Mr Justice Males allowed the claimant’s appeal after considering:- What did the Recorder actually decide about the deceased’s intention? If he decided that the deceased intended to encourage the defendant to drive dangerously, was that a finding which he was entitled to make?

  1. Unfortunately, although the Recorder said that there was sufficient evidence to determine the intention of the parties, he did not spell out what he found the parties’ (and in particular the deceased’s) intention to be. This may have been because of his mistaken view that the issue of intention was only an additional point rather than an essential element in determining whether there was a criminal joint enterprise at all. At all events, there is no finding here of what the deceased’s intention was.
  2. It seems probable from the Recorder’s reference to “the last of the Claimant’s points” that he intended to refer back to his earlier description of the claimant’s case on intention. He dealt with that at [21] of the judgment, describing “an additional limb of the Claimant’s submissions, to the effect that even if ex turpi did apply and there had been a joint enterprise, then there was insufficient evidence to suggest that there was any intention that the deceased and the defendant engaged in any common goal”. Unfortunately, and without wishing to be unkind to an extempore judgment, that was not an accurate description of the claimant’s case, which as already explained was that the mental element was an essential element of any criminal joint enterprise. Moreover, the Recorder did not say what he understood that the parties’ common goal was, let alone that the deceased intended to encourage the defendant to drive dangerously.
  3. The result, therefore, is that there is no express finding in the judgment that the necessary mental element for the deceased’s accessory liability to the defendant’s dangerous driving had been proved.
  4. The Recorder did use the language of racing, as did some of the eyewitnesses to the incident. He adopted the description of the sentencing judge in the criminal proceedings against the defendant, who had described the driving as “Two men, not yielding to each other, side-by-side, driving at speeds approximately double the legal speed limit”. He referred also at [14] to “what almost appears a drag race-style mentality”. Mr Horlock founded on this language to submit that, if the deceased intended to race, he must have intended to have somebody to race against, and therefore intended the defendant to drive at racing speed. In my judgment, that is to read much more into the terminology of racing than the language can properly bear.
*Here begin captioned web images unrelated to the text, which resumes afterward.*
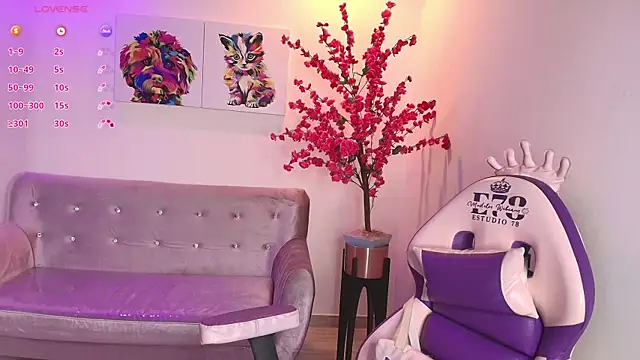 Snapshot of Summer_miller chatting on 04-07-26, 11:34 Summer miller online show from 04-07-26, 11:34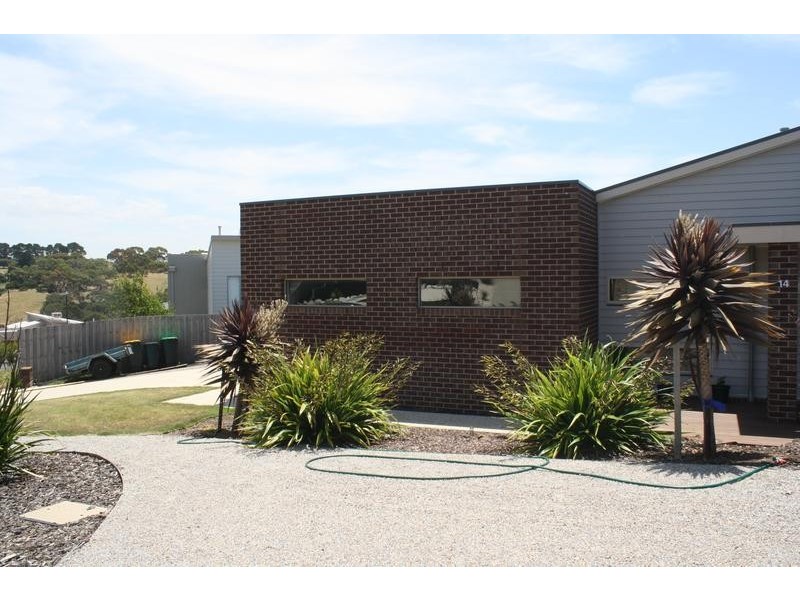 14 Warrin St, Torquay VIC 3228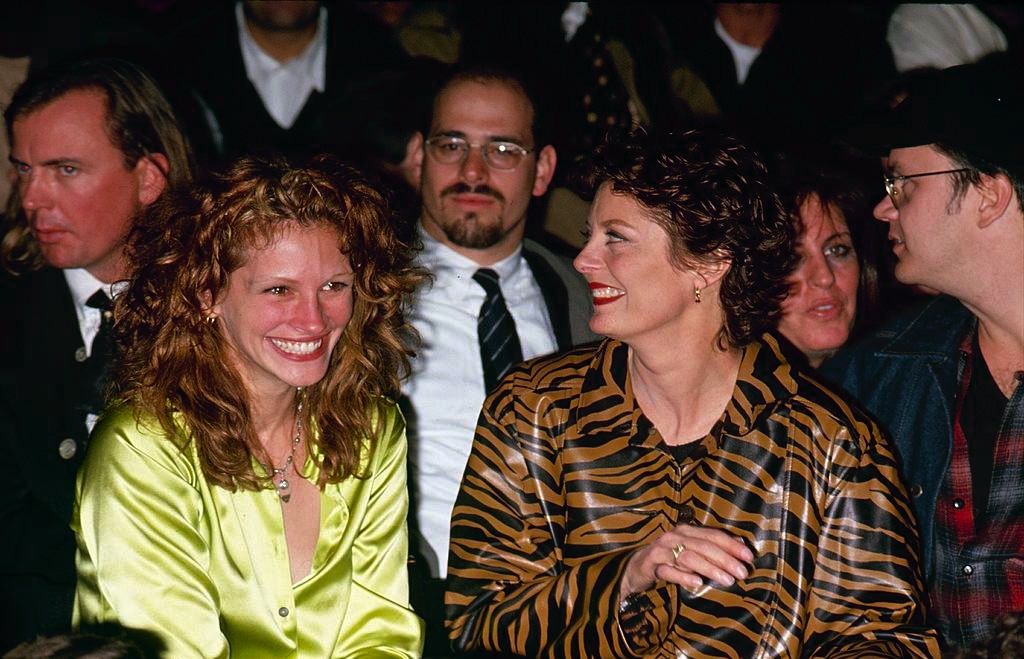 Julia Roberts with Susan Sarandon and Tim Robbins, 1995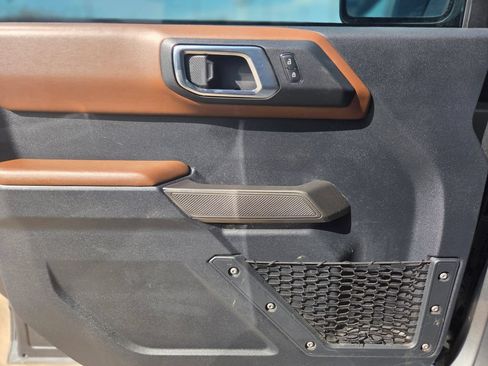 Used 2022 Ford Bronco Outer Banks AWD/4WD image 27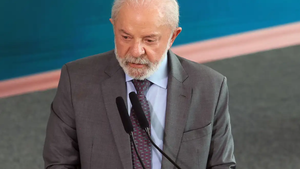 Governo Lula Recalcula Rota: Foco no Social e Retaliação a Alcolumbre no Horizonte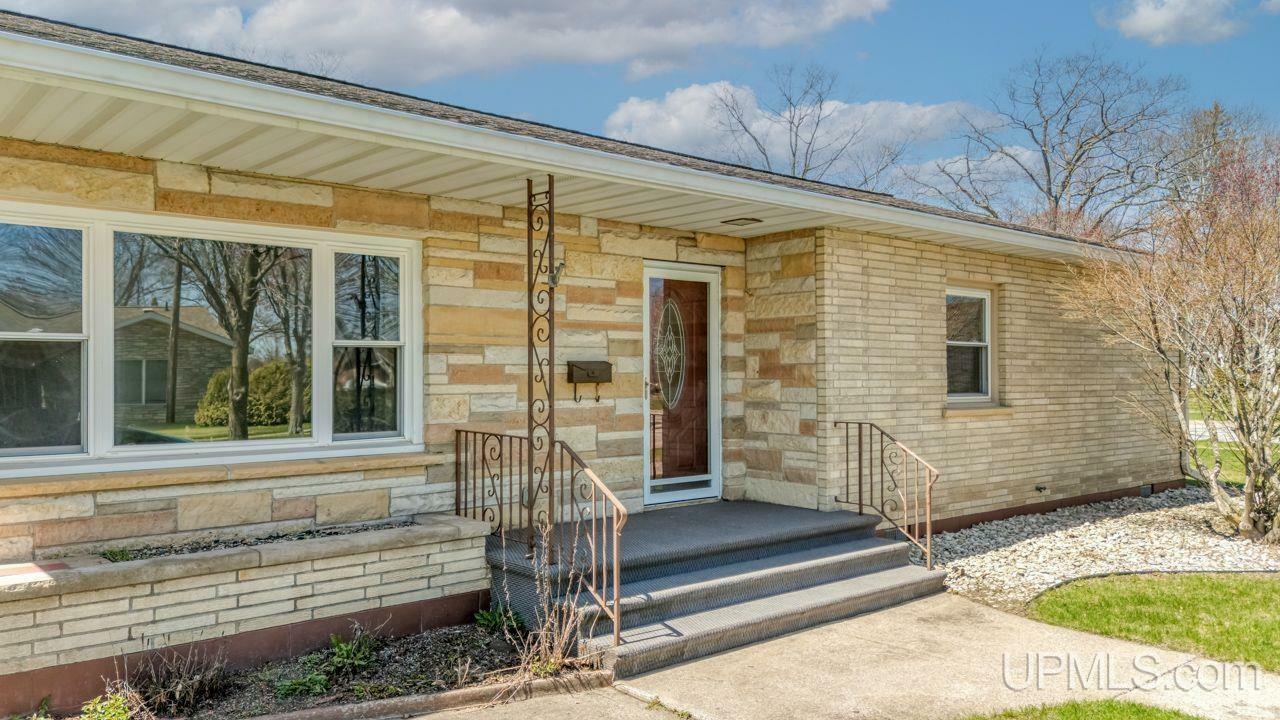 Property Photo: 606 S 13th Street MI 49837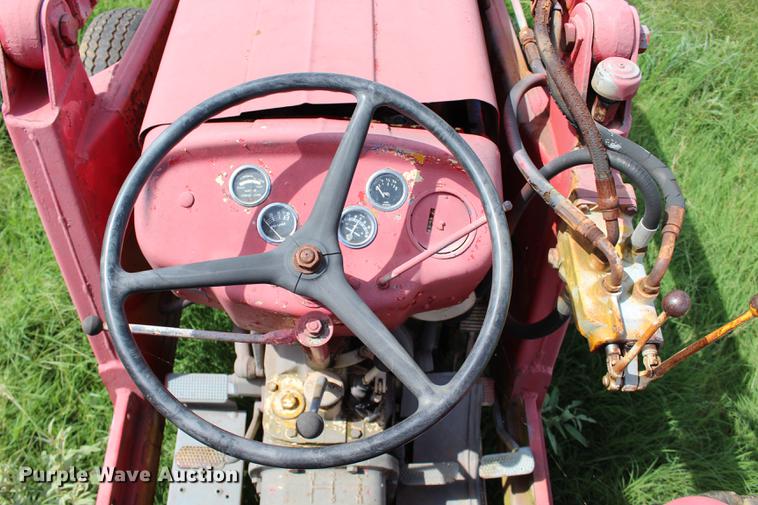 image for item BE9332 Massey-Ferguson tractor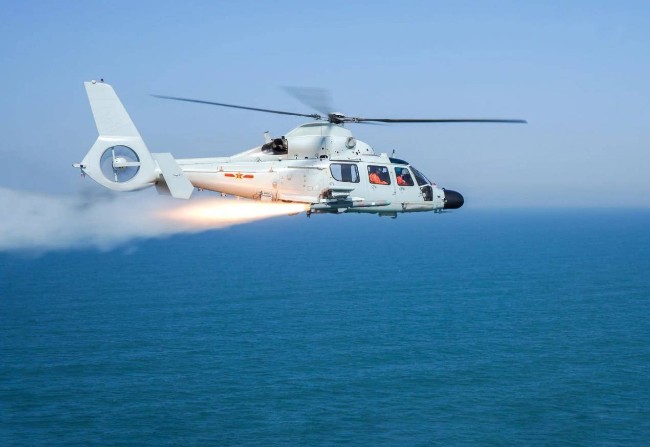 直-9DE直升机设计理念先进，执行反舰任务！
  5. It seems highly probable that what the Recorder understood by racing and by referring to a common goal was merely that each of the two drivers intended to be the first to reach the point where the road narrowed. No doubt that is true, but that is not a common purpose or intent in the sense in which that phrase is used in the law of criminal joint enterprise. Rather than working together or encouraging each other to achieve a shared objective, each man was seeking to achieve his own objective which would necessarily mean frustrating the other. Far from wishing the other to drive dangerously, it seems highly probable that each would have preferred that the other should slow down and give way. I would acknowledge that intention and desire are not necessarily the same thing (see Jogeeat [91]) but there is no basis here for any finding that the deceased intended to encourage the defendant to drive dangerously.
  6. In my judgment, therefore, the most that can be said is that each man intended to drive in a way which would beat the other to the point where the road narrowed. In relation to an incident that lasted only seconds, that is as far as it is possible to go. Although the Recorder found that this had the effect of encouraging the other to drive dangerously, I conclude that he did not make a finding that this was what the deceased intended and, moreover, that if he had done so such a finding would not have been justified.
  7. It follows that the Recorder’s finding of a criminal joint enterprise cannot stand and that the appeal must be allowed.